BEGIN Task inputs

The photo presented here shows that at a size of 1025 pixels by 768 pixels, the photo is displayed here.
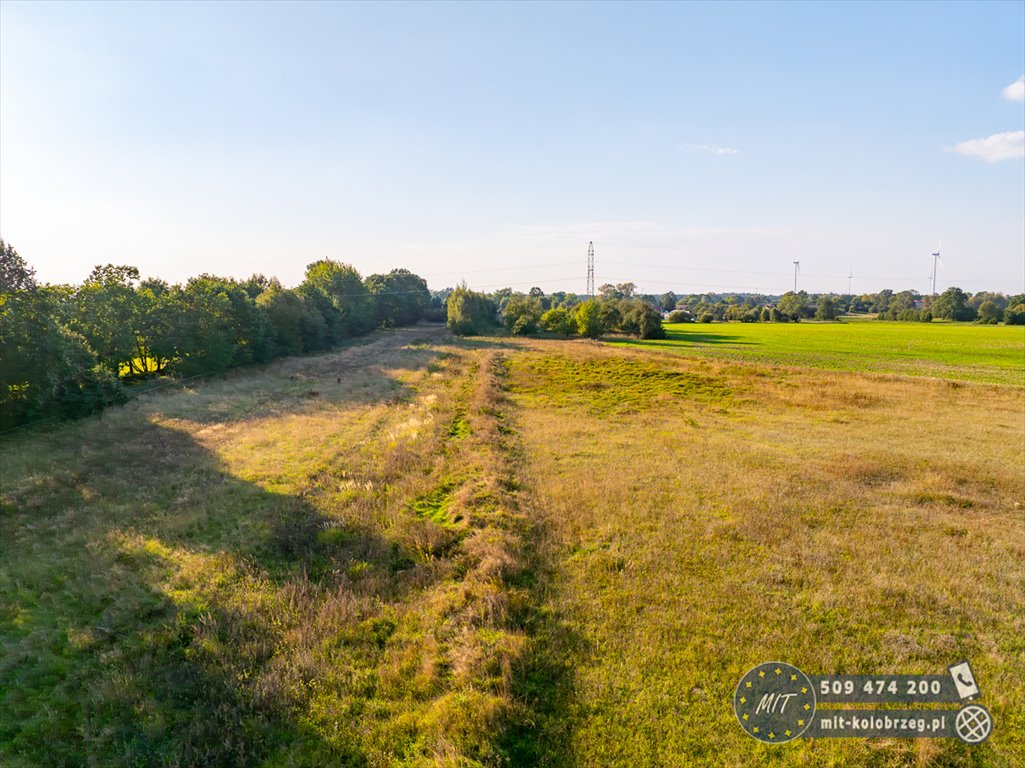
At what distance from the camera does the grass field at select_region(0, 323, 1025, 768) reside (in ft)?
21.9

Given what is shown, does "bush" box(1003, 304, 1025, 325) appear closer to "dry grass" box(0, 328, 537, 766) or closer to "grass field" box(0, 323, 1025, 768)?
"grass field" box(0, 323, 1025, 768)

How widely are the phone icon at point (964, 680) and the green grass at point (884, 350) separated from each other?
4570cm

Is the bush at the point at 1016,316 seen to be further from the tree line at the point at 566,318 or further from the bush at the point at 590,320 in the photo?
the bush at the point at 590,320

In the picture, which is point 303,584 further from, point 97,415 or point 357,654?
point 97,415

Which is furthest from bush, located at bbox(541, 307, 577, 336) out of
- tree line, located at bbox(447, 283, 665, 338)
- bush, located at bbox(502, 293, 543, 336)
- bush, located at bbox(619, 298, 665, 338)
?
bush, located at bbox(619, 298, 665, 338)

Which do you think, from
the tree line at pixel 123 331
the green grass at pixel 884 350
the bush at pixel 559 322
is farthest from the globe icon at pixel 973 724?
the bush at pixel 559 322

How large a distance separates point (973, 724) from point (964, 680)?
1.02m

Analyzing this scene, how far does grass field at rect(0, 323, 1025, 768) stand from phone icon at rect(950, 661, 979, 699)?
0.18 m

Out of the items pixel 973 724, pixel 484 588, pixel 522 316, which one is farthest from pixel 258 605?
pixel 522 316

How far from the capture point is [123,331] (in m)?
38.1

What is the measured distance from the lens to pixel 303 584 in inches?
400

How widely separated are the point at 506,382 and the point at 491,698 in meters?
35.4

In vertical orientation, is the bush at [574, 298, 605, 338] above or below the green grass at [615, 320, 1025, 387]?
above

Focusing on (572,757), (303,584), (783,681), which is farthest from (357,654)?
(783,681)
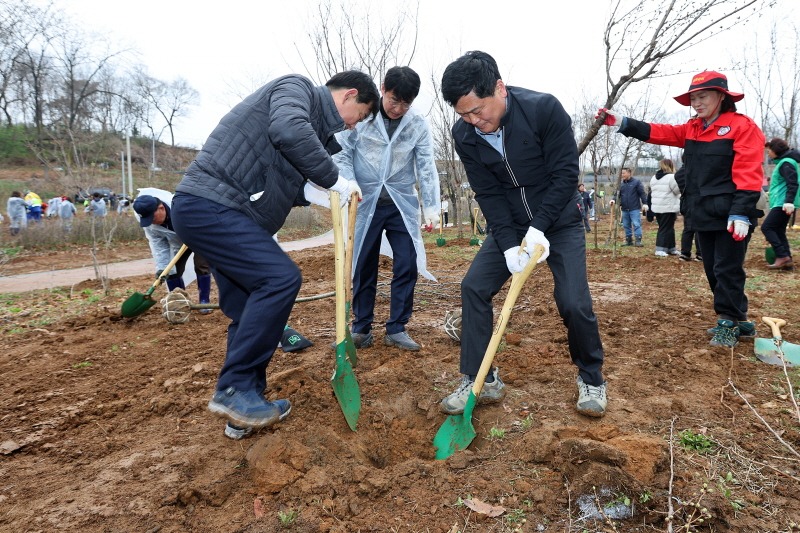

END Task inputs

[What this task involves]
Convert every one of the rows above into a Markdown table with the columns Number and Text, giving each nonblank line its own numbered entry and leaving the pictures out.

[Answer below]
| Number | Text |
|---|---|
| 1 | The photo presented here shows that at a size of 1025 pixels by 768 pixels, the photo is displayed here. |
| 2 | At what distance from the camera does the grass field at select_region(0, 323, 1025, 768) reside (in ft)? |
| 3 | 21.9 |
| 4 | Given what is shown, does "bush" box(1003, 304, 1025, 325) appear closer to "dry grass" box(0, 328, 537, 766) or closer to "grass field" box(0, 323, 1025, 768)? |
| 5 | "grass field" box(0, 323, 1025, 768) |
| 6 | How widely are the phone icon at point (964, 680) and the green grass at point (884, 350) separated from each other? |
| 7 | 4570cm |
| 8 | Is the bush at the point at 1016,316 seen to be further from the tree line at the point at 566,318 or further from the bush at the point at 590,320 in the photo? |
| 9 | the bush at the point at 590,320 |
| 10 | In the picture, which is point 303,584 further from, point 97,415 or point 357,654? |
| 11 | point 97,415 |
| 12 | Which is furthest from bush, located at bbox(541, 307, 577, 336) out of |
| 13 | - tree line, located at bbox(447, 283, 665, 338) |
| 14 | - bush, located at bbox(502, 293, 543, 336) |
| 15 | - bush, located at bbox(619, 298, 665, 338) |
| 16 | ? |
| 17 | bush, located at bbox(619, 298, 665, 338) |
| 18 | Which do you think, from |
| 19 | the tree line at pixel 123 331 |
| 20 | the green grass at pixel 884 350 |
| 21 | the bush at pixel 559 322 |
| 22 | is farthest from the globe icon at pixel 973 724? |
| 23 | the bush at pixel 559 322 |
| 24 | How large a distance separates point (973, 724) from point (964, 680)? |
| 25 | 1.02m |
| 26 | Analyzing this scene, how far does grass field at rect(0, 323, 1025, 768) stand from phone icon at rect(950, 661, 979, 699)? |
| 27 | 0.18 m |
| 28 | Out of the items pixel 973 724, pixel 484 588, pixel 522 316, which one is farthest from pixel 258 605? |
| 29 | pixel 522 316 |
| 30 | How far from the capture point is [123,331] (in m)? |
| 31 | 38.1 |
| 32 | What is the measured distance from the lens to pixel 303 584 in inches? |
| 33 | 400 |
| 34 | How widely separated are the point at 506,382 and the point at 491,698 in meters? |
| 35 | 35.4 |
| 36 | In vertical orientation, is the bush at [574, 298, 605, 338] above or below the green grass at [615, 320, 1025, 387]? |
| 37 | above |
| 38 | Focusing on (572,757), (303,584), (783,681), which is farthest from (357,654)? |
| 39 | (783,681) |